Creating an HDFS Storage Location
Use the CREATE LOCATION statement to create an HDFS storage location. Make the following changes from creating local storage locations:
- For the path, use the WebHDFS URI for the HDFS directory where you want Vertica to store the location's data,. This URI is the same as a standard HDFS URL, except it uses the
webhdfs://
protocol and its path does not start with/webhdfs/v1/
. - Include the ALL NODES SHARED keywords, as all HDFS storage locations are shared storage. This is required even if you have only one HDFS node in your cluster.
Caution:
If you use any HDFS storage locations, the HDFS data must be available at the time you start Vertica. Your HDFS cluster must be operational, and the ROS files must be present. If you have moved data files, or if they have become corrupted, or if your HDFS cluster is not responsive, Vertica cannot start.
Creating the Storage Location
To create an HDFS storage location, first create the location on all nodes and then set its storage policy to HDFS. To create the location in HDFS on all nodes:
=> CREATE LOCATION 'webhdfs://hadoop:50070/user/dbadmin' ALL NODES SHARED USAGE 'data' LABEL 'coldstorage';
Next, set the storage policy for your database objects to use this location:
=> SELECT SET_OBJECT_STORAGE_POLICY('SchemaName','coldstorage');
This causes all data in the named schema to be written to the HDFS storage location (coldestorage) instead of the local disk. You can set storage policies for a schema, a table, a partition, or the entire database.
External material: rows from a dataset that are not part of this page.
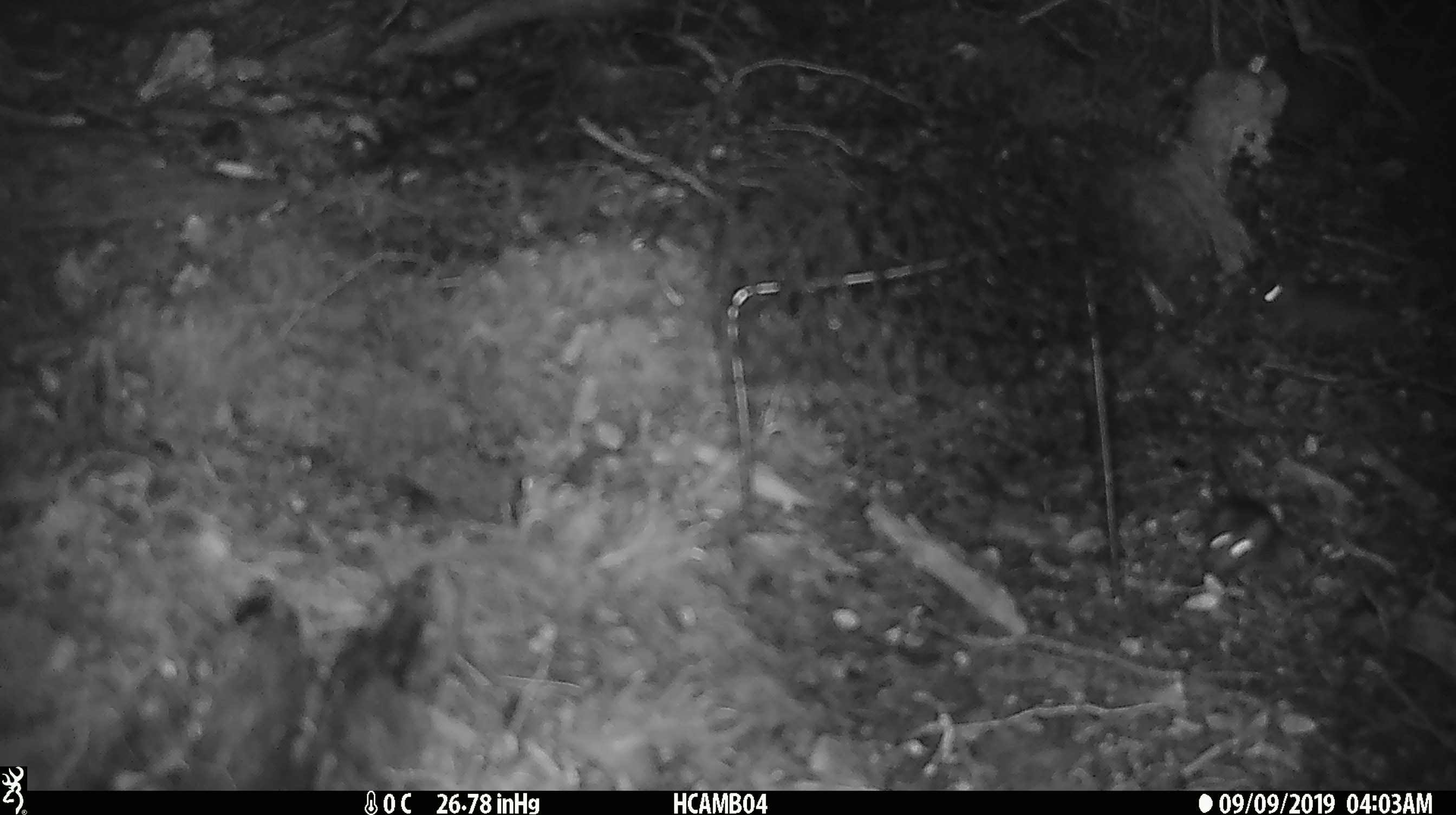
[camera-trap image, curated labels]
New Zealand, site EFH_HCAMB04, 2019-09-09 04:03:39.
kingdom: Animalia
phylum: Chordata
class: Mammalia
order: Rodentia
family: Muridae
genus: Mus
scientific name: Mus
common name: mouse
Mouse (Mus).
For more information, see Managing Storage Locations.
Adding HDFS Storage Locations to New Nodes
If you add nodes to your Vertica cluster, they do not automatically have access to existing HDFS storage locations. You must manually create the storage location for the new node using the CREATE LOCATION statement. Do not use the ALL NODES keyword in this statement. Instead, use the NODE keyword with the name of the new node to tell Vertica that just that node needs to add the shared location.
Caution: You must manually create the storage location. Otherwise, the new node uses the default storage policy (usually, storage on the local Linux filesystem) to store data that the other the nodes store in HDFS. As a result, the node can run out of disk space.
The following example shows how to add the storage location from the preceding example to a new node named v_vmart_node0004:
=> CREATE LOCATION 'webhdfs://hadoop:50070/user/dbadmin' NODE 'v_vmart_node0004' SHARED USAGE 'data' LABEL 'coldstorage';
Any active standby nodes in your cluster when you create an HDFS-based storage location automatically create their own instances of the location. When the standby node takes over for a down node, it uses its own instance of the location to store data for objects using the HDFS-based storage policy. Treat standby nodes added after you create the storage location as any other new node. You must manually define the HDFS storage location.